Dal curriculum di Bill Gates del 1974, da lui reso pubblico in questi giorni, a quello di Steve Jobs, dalla pagina Linkedin di Barack Obama a quella di Mark Zuckerberg: che cosa imparare (e cosa no) dai cv di imprenditori e politici famosi

Nei giorni scorsi Bill Gates, classe 1955, co-fondatore di Microsoft oggi filantropo, ha pubblicato su Linkedin un suo curriculum vitae del 1974, rigorosamente battuto a macchina. Era solo al primo anno dell’Harvard College, ma grazie alle sue competenze in campo informatico già guadagnava 12.000 dollari al mese. Vediamo che cosa ci insegna il cv di persone famose come lui.

Cv persone famose: Bill Gates

Nel cv Gates segnala anche la collaborazione con Paul Allen, con cui l’anno seguente fonderà Microsoft ad Albuquerque, nel New Mexico, e inserisce anche alcuni dati personali, come l’altezza (1,78 m) e il peso (59 kg), oltre all’indirizzo di casa, dove viveva con i suoi genitori.

Informazioni che oggi a nessun verrebbe in mente di scrivere nel proprio resumé, così come non si usa scrivere l’aspettativa di retribuzione.
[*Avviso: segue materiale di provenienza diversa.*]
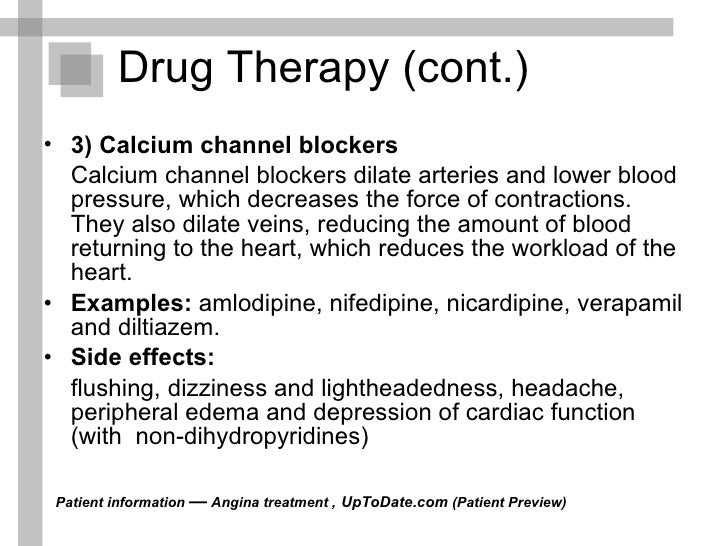 Drug Therapy (cont.)

• 3) Calcium channel blockers

Calcium channel blockers dilate arteries and lower blood pressure, which decreases the force of contractions. They also dilate veins, reducing the amount of blood returning to the heart, which reduces the workload of the heart.

• Examples: amlodipine, nifedipine, nicardipine, verapamil and diltiazem.

• Side effects:

flushing, dizziness and lightheadedness, headache, peripheral edema and depression of cardiac function (with non-dihydropyridines)

Patient information — Angina treatment , UpToDate.com (Patient Preview)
Al di là di questo, a livello di contenuti è ben strutturato e contiene dettagli sulle sue competenze e capacità professionali. Lo stile complessivo, chiaramente, è un po’ “datato”, quindi non va preso a modello per quanto riguarda il formato e lo stile di scrittura. Oggi, per esempio, si utilizzano molto gli elenchi puntati per organizzare visivamente al meglio i contenuti.

“Che tu sia un neolaureato o uno studente che ha appena abbandonato l’università, sono sicuro che il tuo curriculum è molto meglio di quello mio di 48 anni fa”, scrive infatti lui stesso nella descrizione della scansione del CV.

Cv persone famose: Steve Jobs

Vediamo ora quello di Steve Job, datato 1973, venduto all’asta per 174.000 dollari nel 2018. Un esempio in negativo, perché il geniale fondatore di Apple infrange quasi tutte le regole del curriculum moderno, oltre a varie imprecisioni. Per esempio, il suo cognome non è in maiuscolo, usa il nome del college come indirizzo di casa e non indica la posizione desiderata. Complessivamente, l’intero documento sembra disordinata: se non sapessimo che si tratta di Steve Jobs, lo considereremmo un curriculum di un candidato poco motivato.

Quindi, regola numero uno cv: accuratezza e attenzione ai dettagli, sia nella forma che nei contenuti. Il documento va riletto più volte con attenzione ed eventualmente si può chiedere aiuto a società che offrono servizi di editing di curriculum, come gli esperti di Resumeperk.com che hanno condotto questa analisi sui cv delle persone famose.

Cv persone famose: Barack Obama

Sul suo account LinkedIn Barack Obama, 44esimo presidente degli Stati Uniti, offre solo una breve panoramica della sua carriera. La descrizione  di ogni posto di lavoro ricoperto non supera le 2 righe. Se questo può essere accettabile per un ex presidente Usa, non può essere però una linea guida per il cv di una persona che sta cercando lavoro. Bisogna fornire informazioni dettagliate sulle proprie responsabilità lavorative e sui risultati raggiunti, sia nel curriculum tradizionale che sul profilo LinkedIn.

Se il cv è troppo breve e superficiale, esso non verrà esaminato. 

Che cosa ci insegna allora il cv di queste persone famose?

Innanzitutto, bisogna fornire descrizioni dettagliate, senza esagerare, delle proprie responsabilità lavorative, dei risultati raggiunti e delle abilità professionali applicate. Poi, gli studi universitari vanno considerati come un lavoro, a maggior ragione se si è studenti o laureati con poca esperienza: vanno elencati i corsi rilevanti, l’argomento della tesi, i progetti accademici o i risultati raggiunti.

 

Al contrario, chi ha tanta esperienza, può evitare di elencare semplicemente tutti i lavori che ha avuto, omettendo quelli poco rilevanti.

Infine, a livello di stile, è consigliabile fare in modo che il cv abbia sempre un aspetto moderno e che sia assolutamente impeccabile, privo di errori, per fare la migliore impressione sul datore di lavoro.